■ Information shown ■
BEGIN
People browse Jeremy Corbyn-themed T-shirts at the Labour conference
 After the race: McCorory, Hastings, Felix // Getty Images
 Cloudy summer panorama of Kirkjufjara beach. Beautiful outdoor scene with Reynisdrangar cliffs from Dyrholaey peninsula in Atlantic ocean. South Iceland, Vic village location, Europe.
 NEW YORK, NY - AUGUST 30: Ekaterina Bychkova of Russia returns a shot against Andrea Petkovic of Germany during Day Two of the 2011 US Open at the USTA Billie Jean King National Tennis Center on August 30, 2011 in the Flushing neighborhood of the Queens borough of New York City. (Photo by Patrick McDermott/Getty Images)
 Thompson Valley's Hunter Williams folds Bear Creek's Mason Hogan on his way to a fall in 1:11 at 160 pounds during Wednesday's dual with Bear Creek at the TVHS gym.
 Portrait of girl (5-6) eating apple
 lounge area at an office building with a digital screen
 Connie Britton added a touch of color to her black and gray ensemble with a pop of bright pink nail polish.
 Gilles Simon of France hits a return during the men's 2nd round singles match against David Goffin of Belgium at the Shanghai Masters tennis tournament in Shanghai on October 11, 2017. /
END
■ What is being asked ■
The exact wording of every entry above should be written out again.

■ Solution to the problem ■
People browse Jeremy Corbyn-themed T-shirts at the Labour conference
 After the race: McCorory, Hastings, Felix // Getty Images
 Cloudy summer panorama of Kirkjufjara beach. Beautiful outdoor scene with Reynisdrangar cliffs from Dyrholaey peninsula in Atlantic ocean. South Iceland, Vic village location, Europe.
 NEW YORK, NY - AUGUST 30: Ekaterina Bychkova of Russia returns a shot against Andrea Petkovic of Germany during Day Two of the 2011 US Open at the USTA Billie Jean King National Tennis Center on August 30, 2011 in the Flushing neighborhood of the Queens borough of New York City. (Photo by Patrick McDermott/Getty Images)
 Thompson Valley's Hunter Williams folds Bear Creek's Mason Hogan on his way to a fall in 1:11 at 160 pounds during Wednesday's dual with Bear Creek at the TVHS gym.
 Portrait of girl (5-6) eating apple
 lounge area at an office building with a digital screen
 Connie Britton added a touch of color to her black and gray ensemble with a pop of bright pink nail polish.
 Gilles Simon of France hits a return during the men's 2nd round singles match against David Goffin of Belgium at the Shanghai Masters tennis tournament in Shanghai on October 11, 2017. /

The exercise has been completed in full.